- **DIRECTIONS FOR THIS TASK**: Copy the lines below verbatim. Begin with the first and end with the line containing "scientific name: Rusa unicolor".

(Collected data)

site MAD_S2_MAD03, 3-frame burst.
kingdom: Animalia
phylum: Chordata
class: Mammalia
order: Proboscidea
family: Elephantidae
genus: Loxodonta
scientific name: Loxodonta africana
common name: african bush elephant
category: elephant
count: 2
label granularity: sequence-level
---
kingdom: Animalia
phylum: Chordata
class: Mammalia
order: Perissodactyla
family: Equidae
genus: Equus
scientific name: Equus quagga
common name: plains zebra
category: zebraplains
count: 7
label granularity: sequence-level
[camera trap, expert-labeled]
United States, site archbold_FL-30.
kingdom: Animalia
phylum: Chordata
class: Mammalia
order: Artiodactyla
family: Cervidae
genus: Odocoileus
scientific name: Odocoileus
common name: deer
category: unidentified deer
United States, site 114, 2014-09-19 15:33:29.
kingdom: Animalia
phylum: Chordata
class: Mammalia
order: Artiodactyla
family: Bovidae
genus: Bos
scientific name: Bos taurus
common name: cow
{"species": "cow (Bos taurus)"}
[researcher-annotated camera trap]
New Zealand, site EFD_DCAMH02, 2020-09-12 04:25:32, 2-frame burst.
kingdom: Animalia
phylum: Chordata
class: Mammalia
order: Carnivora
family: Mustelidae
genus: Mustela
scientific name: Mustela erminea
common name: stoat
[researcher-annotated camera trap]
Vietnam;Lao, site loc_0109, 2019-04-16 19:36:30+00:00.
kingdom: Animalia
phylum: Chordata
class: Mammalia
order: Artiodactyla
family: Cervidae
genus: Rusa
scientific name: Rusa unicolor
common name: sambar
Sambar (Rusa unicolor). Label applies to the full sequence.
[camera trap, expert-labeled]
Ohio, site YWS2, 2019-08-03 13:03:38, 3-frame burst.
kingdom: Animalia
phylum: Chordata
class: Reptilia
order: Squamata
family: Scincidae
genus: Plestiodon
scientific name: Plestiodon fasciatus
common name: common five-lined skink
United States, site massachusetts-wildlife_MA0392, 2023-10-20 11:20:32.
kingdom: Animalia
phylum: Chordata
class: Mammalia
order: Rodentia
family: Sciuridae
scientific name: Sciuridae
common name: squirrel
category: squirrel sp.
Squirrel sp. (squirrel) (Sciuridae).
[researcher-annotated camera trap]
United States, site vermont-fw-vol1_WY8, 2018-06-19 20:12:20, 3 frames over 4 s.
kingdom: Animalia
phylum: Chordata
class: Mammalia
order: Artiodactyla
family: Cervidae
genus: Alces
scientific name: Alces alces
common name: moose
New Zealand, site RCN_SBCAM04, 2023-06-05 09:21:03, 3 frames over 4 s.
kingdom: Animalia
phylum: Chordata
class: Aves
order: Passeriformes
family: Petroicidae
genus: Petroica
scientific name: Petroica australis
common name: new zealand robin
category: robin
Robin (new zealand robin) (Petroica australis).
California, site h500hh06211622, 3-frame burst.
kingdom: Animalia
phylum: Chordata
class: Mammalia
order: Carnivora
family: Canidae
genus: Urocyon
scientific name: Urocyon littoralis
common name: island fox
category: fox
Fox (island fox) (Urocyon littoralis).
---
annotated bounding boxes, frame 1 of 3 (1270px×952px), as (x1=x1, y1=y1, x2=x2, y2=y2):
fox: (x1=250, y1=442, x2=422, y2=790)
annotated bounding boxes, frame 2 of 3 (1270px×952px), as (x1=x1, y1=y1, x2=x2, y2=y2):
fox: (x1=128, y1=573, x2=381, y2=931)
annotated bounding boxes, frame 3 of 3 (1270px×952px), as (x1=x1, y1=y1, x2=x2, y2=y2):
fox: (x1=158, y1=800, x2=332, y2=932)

- **REPLY TO THE TASK**:
site MAD_S2_MAD03, 3-frame burst.
kingdom: Animalia
phylum: Chordata
class: Mammalia
order: Proboscidea
family: Elephantidae
genus: Loxodonta
scientific name: Loxodonta africana
common name: african bush elephant
category: elephant
count: 2
label granularity: sequence-level
---
kingdom: Animalia
phylum: Chordata
class: Mammalia
order: Perissodactyla
family: Equidae
genus: Equus
scientific name: Equus quagga
common name: plains zebra
category: zebraplains
count: 7
label granularity: sequence-level
[camera trap, expert-labeled]
United States, site archbold_FL-30.
kingdom: Animalia
phylum: Chordata
class: Mammalia
order: Artiodactyla
family: Cervidae
genus: Odocoileus
scientific name: Odocoileus
common name: deer
category: unidentified deer
United States, site 114, 2014-09-19 15:33:29.
kingdom: Animalia
phylum: Chordata
class: Mammalia
order: Artiodactyla
family: Bovidae
genus: Bos
scientific name: Bos taurus
common name: cow
{"species": "cow (Bos taurus)"}
[researcher-annotated camera trap]
New Zealand, site EFD_DCAMH02, 2020-09-12 04:25:32, 2-frame burst.
kingdom: Animalia
phylum: Chordata
class: Mammalia
order: Carnivora
family: Mustelidae
genus: Mustela
scientific name: Mustela erminea
common name: stoat
[researcher-annotated camera trap]
Vietnam;Lao, site loc_0109, 2019-04-16 19:36:30+00:00.
kingdom: Animalia
phylum: Chordata
class: Mammalia
order: Artiodactyla
family: Cervidae
genus: Rusa
scientific name: Rusa unicolor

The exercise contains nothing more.